Name: Toxic Comment Model Evaluation
Author: Ziqing25

Search skills.../

Toxic Comment Model Evaluation | Skills Pool

Source	Files
`models/`	`tfidf_vectorizer.pkl`, `model_lr.pkl`, `model_linearsvc.pkl`, `model_toxigen_lr.pkl`, `toxigen_test_emb.npy`, `minilm_finetuned/`
`processed_data/`	`test_set.csv` (columns: `id`, `comment_text_clean`, `toxic_label`)

MODEL_IDS      = ["logistic_regression", "linear_svc", "toxigen_bert_lr", "minilm_ft"]
METRIC_COLUMNS = ["accuracy", "precision", "recall", "f1", "roc_auc"]
BIAS_KEYWORDS  = ["gay", "black", "white", "racial", "race",
                  "muslim", "christian", "jewish", "asian"]
MINILM_BATCH   = 128

def compute_metrics(y_true, y_pred, y_score) -> dict:
    return {
        "accuracy":  float(accuracy_score(y_true, y_pred)),
        "precision": float(precision_score(y_true, y_pred, zero_division=0)),
        "recall":    float(recall_score(y_true, y_pred, zero_division=0)),
        "f1":        float(f1_score(y_true, y_pred, zero_division=0)),
        "roc_auc":   float(roc_auc_score(y_true, y_score))
                     if len(np.unique(y_true)) > 1 else float("nan"),
    }

# TF-IDF + sklearn models
tfidf_union  = pickle.load(open(MODELS_DIR / "tfidf_vectorizer.pkl", "rb"))
best_lr      = pickle.load(open(MODELS_DIR / "model_lr.pkl",         "rb"))
best_svc     = pickle.load(open(MODELS_DIR / "model_linearsvc.pkl",  "rb"))

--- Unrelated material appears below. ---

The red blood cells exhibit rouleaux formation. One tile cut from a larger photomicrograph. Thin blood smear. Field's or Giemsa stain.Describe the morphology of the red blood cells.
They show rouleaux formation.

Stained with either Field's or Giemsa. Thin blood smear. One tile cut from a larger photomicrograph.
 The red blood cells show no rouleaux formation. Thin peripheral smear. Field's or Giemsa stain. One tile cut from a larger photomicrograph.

# ToxiGen: pre-computed test embeddings + LR head
X_test_toxigen = np.load(MODELS_DIR / "toxigen_test_emb.npy")
toxigen_lr     = pickle.load(open(MODELS_DIR / "model_toxigen_lr.pkl", "rb"))

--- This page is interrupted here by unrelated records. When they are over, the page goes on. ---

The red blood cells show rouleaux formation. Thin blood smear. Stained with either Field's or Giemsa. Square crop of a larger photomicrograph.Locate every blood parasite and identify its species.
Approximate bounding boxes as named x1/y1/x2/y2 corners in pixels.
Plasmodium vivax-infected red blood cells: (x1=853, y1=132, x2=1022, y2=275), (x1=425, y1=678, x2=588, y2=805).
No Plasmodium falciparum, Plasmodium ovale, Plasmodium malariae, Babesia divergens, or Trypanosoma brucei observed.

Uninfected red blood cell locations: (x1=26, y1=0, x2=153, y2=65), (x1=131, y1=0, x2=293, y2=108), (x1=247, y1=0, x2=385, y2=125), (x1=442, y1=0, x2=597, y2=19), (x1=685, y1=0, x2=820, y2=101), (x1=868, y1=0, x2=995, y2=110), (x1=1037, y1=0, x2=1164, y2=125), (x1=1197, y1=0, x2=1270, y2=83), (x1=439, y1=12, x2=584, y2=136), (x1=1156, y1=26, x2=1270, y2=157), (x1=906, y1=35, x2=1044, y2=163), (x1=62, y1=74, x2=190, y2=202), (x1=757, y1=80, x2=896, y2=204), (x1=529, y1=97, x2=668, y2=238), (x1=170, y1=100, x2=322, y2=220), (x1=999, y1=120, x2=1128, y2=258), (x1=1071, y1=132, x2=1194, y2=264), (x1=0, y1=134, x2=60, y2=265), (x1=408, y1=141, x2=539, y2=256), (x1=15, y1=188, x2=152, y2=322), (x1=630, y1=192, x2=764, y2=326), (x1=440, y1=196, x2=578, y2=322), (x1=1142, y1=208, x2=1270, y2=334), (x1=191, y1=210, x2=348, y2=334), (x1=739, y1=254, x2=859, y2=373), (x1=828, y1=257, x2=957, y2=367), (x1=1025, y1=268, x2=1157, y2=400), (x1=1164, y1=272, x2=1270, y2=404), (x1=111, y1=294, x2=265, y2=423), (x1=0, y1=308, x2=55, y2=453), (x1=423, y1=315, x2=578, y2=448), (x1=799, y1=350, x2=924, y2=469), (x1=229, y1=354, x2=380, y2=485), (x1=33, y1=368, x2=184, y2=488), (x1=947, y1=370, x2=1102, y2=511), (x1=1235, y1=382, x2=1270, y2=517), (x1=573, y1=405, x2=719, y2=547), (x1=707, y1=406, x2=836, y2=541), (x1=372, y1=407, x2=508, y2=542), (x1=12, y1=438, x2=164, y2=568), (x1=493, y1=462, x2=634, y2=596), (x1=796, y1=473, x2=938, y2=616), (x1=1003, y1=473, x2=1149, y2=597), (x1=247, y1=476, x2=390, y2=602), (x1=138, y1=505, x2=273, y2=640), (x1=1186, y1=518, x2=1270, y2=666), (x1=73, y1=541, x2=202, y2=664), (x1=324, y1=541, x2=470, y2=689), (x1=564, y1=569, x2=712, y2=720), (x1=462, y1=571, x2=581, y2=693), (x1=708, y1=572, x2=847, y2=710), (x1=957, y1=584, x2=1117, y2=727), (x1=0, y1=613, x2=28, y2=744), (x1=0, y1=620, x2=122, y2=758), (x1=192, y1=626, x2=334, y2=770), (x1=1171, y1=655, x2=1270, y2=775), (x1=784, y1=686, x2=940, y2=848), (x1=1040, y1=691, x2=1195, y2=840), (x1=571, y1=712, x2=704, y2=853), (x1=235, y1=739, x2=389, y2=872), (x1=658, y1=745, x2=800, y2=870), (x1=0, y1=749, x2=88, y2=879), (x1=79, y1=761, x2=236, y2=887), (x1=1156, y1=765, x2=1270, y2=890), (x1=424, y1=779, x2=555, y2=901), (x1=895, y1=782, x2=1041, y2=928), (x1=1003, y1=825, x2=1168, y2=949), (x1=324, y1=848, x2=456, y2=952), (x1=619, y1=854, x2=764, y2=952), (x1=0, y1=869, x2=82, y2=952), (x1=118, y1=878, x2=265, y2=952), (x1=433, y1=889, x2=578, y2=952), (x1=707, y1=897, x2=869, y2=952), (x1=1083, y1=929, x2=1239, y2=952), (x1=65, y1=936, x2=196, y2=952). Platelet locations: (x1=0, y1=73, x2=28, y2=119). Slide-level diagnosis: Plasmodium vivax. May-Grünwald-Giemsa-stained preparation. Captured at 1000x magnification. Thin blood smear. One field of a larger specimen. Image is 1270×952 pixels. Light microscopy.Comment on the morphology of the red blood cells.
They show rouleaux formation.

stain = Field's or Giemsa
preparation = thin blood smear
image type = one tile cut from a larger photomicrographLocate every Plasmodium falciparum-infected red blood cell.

# Fine-tuned MiniLM via HuggingFace pipeline
minilm_tokenizer   = AutoTokenizer.from_pretrained(str(MODELS_DIR / "minilm_finetuned"))
minilm_classifier  = pipeline(
    task="text-classification",
    model=str(MODELS_DIR / "minilm_finetuned"),
    tokenizer=minilm_tokenizer,
    device=0 if torch.cuda.is_available() else -1,
    return_all_scores=False,
    truncation=True, max_length=512, padding="max_length",
)

test_df    = pd.read_csv(PROCESSED_DIR / "test_set.csv")
y_test     = test_df["toxic_label"].values
test_texts = test_df["comment_text_clean"].tolist()

# TF-IDF models
X_test_tfidf  = tfidf_union.transform(test_texts)
y_pred_lr     = best_lr.predict(X_test_tfidf)
y_score_lr    = best_lr.predict_proba(X_test_tfidf)[:, 1]
y_pred_svc    = best_svc.predict(X_test_tfidf)
y_score_svc   = best_svc.predict_proba(X_test_tfidf)[:, 1]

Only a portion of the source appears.